═════ PASSAGE TO READ ═════

A secret ballot of UN member states will be held later on Tuesday to allocate 15 seats for the top human rights body, more than a year after Russia was booted out for invading Ukraine.
Experts previously told The Independent that Russia will try to lure African allies and other friendly nations with stolen Ukrainian grain and arms in exchange for their votes. The vote is seen as a key test of Western efforts to keep Moscow diplomatically isolated.
Anna Mykytenko, a senior lawyer for the NGO Global Rights Compliance based in The Hague, said Russia’s war crimes now are “no less cruel or widespread than the ones committed in Bucha in spring 2022, when Russia was suspended from the Human Rights Council”.
“Russia’s pattern of flagrant disrespect towards international law remains shockingly consistent,” she told The Independent. “Although now most of these crimes do not make it to the front pages of the international media, the aggressor state that keeps on committing war crimes and violating human rights cannot benefit from decreasing attention to the war in Ukraine and an opening to slink back into a UN Human Rights Council seat.”

═════

_INSTRUCTION A_. Reproduce the news excerpt from "A secret ballot" to "for invading Ukraine.".
_INSTRUCTION B_. List every country and city named in the news excerpt.
_INSTRUCTION C_. According to the news excerpt, how many seats will the secret ballot allocate?

═════ GIVEN INFORMATION ═════

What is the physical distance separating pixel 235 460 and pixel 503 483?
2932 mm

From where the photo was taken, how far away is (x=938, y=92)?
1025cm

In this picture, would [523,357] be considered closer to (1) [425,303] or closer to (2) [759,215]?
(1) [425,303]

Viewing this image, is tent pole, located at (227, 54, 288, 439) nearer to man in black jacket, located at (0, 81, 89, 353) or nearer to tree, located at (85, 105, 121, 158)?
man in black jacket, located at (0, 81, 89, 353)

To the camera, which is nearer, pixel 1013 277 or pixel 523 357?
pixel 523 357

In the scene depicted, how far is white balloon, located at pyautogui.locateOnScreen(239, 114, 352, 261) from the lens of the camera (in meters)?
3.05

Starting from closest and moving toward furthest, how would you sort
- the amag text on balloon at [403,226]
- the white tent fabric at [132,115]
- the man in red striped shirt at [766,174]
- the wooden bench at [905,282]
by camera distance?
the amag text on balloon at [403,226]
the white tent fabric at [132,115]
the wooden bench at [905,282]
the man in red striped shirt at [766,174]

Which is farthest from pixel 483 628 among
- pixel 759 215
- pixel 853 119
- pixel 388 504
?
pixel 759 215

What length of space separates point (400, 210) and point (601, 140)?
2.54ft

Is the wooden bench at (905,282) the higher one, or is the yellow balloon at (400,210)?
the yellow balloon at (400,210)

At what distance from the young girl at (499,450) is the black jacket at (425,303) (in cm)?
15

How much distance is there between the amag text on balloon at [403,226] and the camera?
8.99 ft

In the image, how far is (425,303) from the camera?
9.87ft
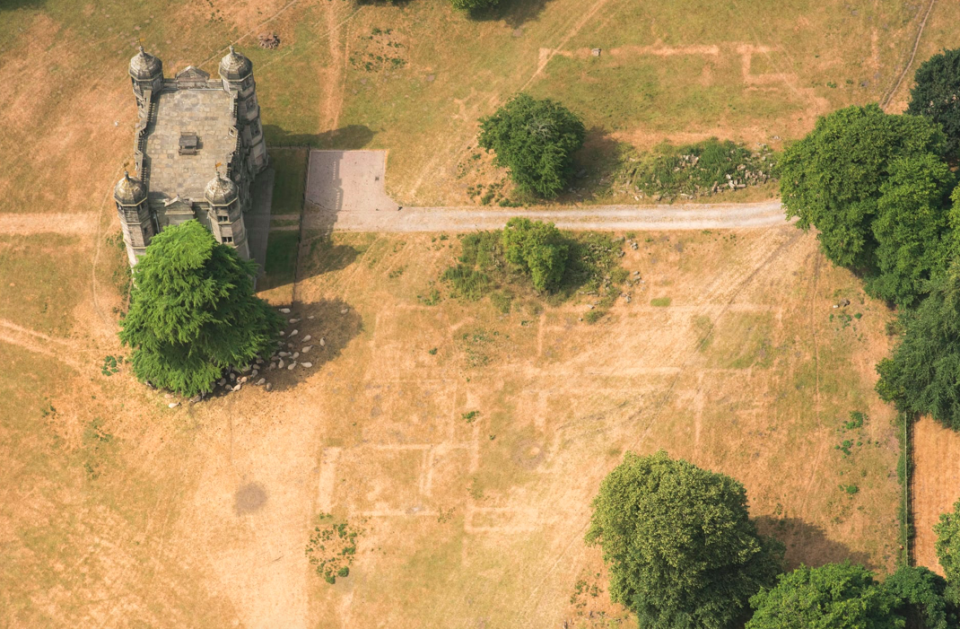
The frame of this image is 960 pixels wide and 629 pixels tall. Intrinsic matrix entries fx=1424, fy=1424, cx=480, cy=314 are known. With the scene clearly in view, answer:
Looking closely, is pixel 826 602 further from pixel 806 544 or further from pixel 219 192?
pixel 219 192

═════

_TASK OUTPUT A_.
A secret ballot of UN member states will be held later on Tuesday to allocate 15 seats for the top human rights body, more than a year after Russia was booted out for invading Ukraine.

_TASK OUTPUT B_. Russia, Ukraine, Bucha, The Hague, Moscow

_TASK OUTPUT C_. 15 seats